- [TASKS TO COMPLETE]
A. Duplicate the casino heist thread word for word, starting at "Don't forget the" and ending at "been to Belize.".
B. Write out the rows word for word, starting at the line containing "As shown within" and ending at the line containing "As illustrated by", with both of those lines included.

╭─ TEXT EXCERPT

I worked for a company that made RFID chips and table readers (mostly for sale in Europe and Macau) and the state of the art is interesting. I mean, yes, the point is eventually to be able to track the stolen chips, but right now the goal is to very efficiently count bets, count chips being cashed in, and prevent collusion between dealer and player, in particular where the dealer claims that their pal bet much more money than they did. The chips are used to broadcast the amount that they are for, not which individual chip it is. Loss prevention from this kind of theft was a far secondary concern. (Note: this is 2 year old information, I am not sure what has changed since.)
posted by jeather at 8:27 AM on December 15, 2010 [2 favorites]


So I take it that their vaults don't have visible laser protection either, lasers that you can jump over or whatever if you're tiny and/or sufficiently lithe and acrobatic?
posted by raysmj at 8:35 AM on December 15, 2010 [3 favorites]


I'd bet the RIFD chips have specific I'd numbers, no? They could use any number of ways to get a good guess as to the number of chips.

But didn't he take them from patrons? Do those patrons get refunded? Could the patron claim a bigger loss than actually occured? Here's where the money is made.
posted by Ironmouth at 8:45 AM on December 15, 2010


My suspicion is any chips larger than $500 will end up in the landfill, and the rest will be slowly cashed in at the Bellagio. Yes, other MGM-owned casinos will honor them, but they are going to be subject to more scrutiny for a little while. Meanwhile the Bellagio deals almost exclusively in Bellagio chips and can't scrutinize every stack of quarters that comes into the cage.
posted by bgrebs at 8:47 AM on December 15, 2010


best post this week.
posted by krautland at 8:59 AM on December 15, 2010


Diamonds are a girls best friend.

(this is my vote, great post, a jewel.)
posted by clavdivs at 9:04 AM on December 15, 2010


Footage of the European Poker Tour in Berlin where a gang of thieves stole several hundred thousand Euros:

http://www.youtube.com/watch?v=y1ua98CLtTQ
posted by Kevmath at 9:16 AM on December 15, 2010


Kevmath Those EPT guys were caught, yeah? But not thru rfid means if they took cash?
I'm with Potomic Avenue, I think this guy will be caught soon.
posted by pointystick at 9:19 AM on December 15, 2010


All four were arrested, although most of the money was not recovered:

http://www.pokernewsdaily.com/all-ept-berlin-poker-robbery-suspects-arrested-9222/
posted by Kevmath at 9:22 AM on December 15, 2010


Don't forget the amazing attempted heist of Harvey's which ended up in the detonation of an elaborate bomb - previously.
posted by exogenous at 9:30 AM on December 15, 2010


...and I owe you guys from the thing with the guy in the place, and I'll never forget it.

This is such a good line that "the thing with the guy in the place" has become a tag line in my family for any event you can't quite remember or be bothered to describe. The following lines are amazing as well:

Danny: That was our pleasure.
Rusty: I'd never been to Belize.


There is an enormous amount of back-story packed into that tight little throw-away exchange and that's what makes Ocean's 11 (as opposed to the sequels) such a great movie. There is so much in (for example) Danny and Rusty's relationship that we can see and feel without having it fleshed out in detail, and a lot of it is because of these kinds of references. It's a pitch-perfect screenplay and that (more even that the great performances and flawless direction) is what makes it so re-watchable. Yeah. I kinda dig that movie.

╰─
╭─ INFORMATION SUPPLIED

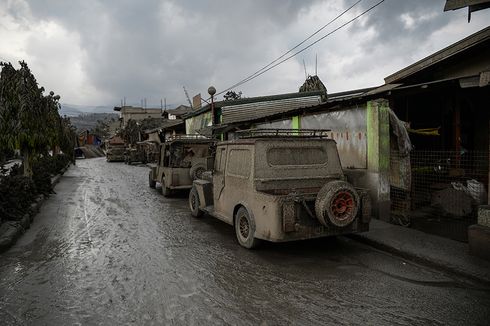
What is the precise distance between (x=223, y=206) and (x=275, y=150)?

╰─
╭─ INFORMATION SUPPLIED

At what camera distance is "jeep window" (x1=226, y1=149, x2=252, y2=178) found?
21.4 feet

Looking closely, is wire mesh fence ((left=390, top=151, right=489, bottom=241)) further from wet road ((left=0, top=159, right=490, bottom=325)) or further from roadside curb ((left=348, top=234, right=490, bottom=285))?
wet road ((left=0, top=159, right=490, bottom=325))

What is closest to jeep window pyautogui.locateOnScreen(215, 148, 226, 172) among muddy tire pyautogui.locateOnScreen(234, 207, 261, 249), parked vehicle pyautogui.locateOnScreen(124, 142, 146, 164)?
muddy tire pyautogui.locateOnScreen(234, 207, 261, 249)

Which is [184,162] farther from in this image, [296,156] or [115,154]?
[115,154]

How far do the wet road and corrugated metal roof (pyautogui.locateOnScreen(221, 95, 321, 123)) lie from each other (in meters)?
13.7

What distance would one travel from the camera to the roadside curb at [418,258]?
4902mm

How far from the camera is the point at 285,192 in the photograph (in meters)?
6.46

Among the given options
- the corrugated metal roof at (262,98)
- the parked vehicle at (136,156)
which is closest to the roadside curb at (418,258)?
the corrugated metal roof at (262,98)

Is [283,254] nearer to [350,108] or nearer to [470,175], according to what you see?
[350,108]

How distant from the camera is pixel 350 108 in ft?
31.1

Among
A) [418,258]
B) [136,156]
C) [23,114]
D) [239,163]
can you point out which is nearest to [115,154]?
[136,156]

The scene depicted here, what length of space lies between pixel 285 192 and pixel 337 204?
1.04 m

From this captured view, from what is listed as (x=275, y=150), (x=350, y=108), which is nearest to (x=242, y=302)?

╰─
╭─ INFORMATION SUPPLIED

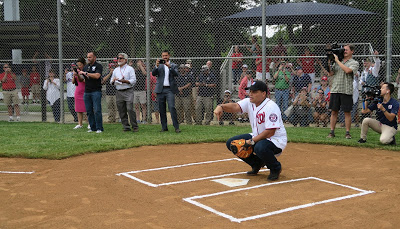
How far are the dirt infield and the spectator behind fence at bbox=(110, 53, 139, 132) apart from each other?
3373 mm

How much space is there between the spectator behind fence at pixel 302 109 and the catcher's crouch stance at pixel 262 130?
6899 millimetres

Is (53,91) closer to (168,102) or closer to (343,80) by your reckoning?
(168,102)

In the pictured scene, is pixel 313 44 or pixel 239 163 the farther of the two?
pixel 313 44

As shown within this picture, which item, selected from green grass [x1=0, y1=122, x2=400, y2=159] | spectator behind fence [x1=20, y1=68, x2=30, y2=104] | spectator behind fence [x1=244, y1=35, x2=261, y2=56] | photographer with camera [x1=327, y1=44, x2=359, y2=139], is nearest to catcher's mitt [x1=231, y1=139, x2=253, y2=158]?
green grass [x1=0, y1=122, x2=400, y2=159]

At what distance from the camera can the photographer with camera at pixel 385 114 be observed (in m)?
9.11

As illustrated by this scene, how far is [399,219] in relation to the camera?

╰─

- [TASK-BY-TASK RESULTS]
A.
Don't forget the amazing attempted heist of Harvey's which ended up in the detonation of an elaborate bomb - previously.
posted by exogenous at 9:30 AM on December 15, 2010


...and I owe you guys from the thing with the guy in the place, and I'll never forget it.

This is such a good line that "the thing with the guy in the place" has become a tag line in my family for any event you can't quite remember or be bothered to describe. The following lines are amazing as well:

Danny: That was our pleasure.
Rusty: I'd never been to Belize.

B.
As shown within this picture, which item, selected from green grass [x1=0, y1=122, x2=400, y2=159] | spectator behind fence [x1=20, y1=68, x2=30, y2=104] | spectator behind fence [x1=244, y1=35, x2=261, y2=56] | photographer with camera [x1=327, y1=44, x2=359, y2=139], is nearest to catcher's mitt [x1=231, y1=139, x2=253, y2=158]?
green grass [x1=0, y1=122, x2=400, y2=159]

At what distance from the camera can the photographer with camera at pixel 385 114 be observed (in m)?
9.11

As illustrated by this scene, how far is [399,219] in relation to the camera?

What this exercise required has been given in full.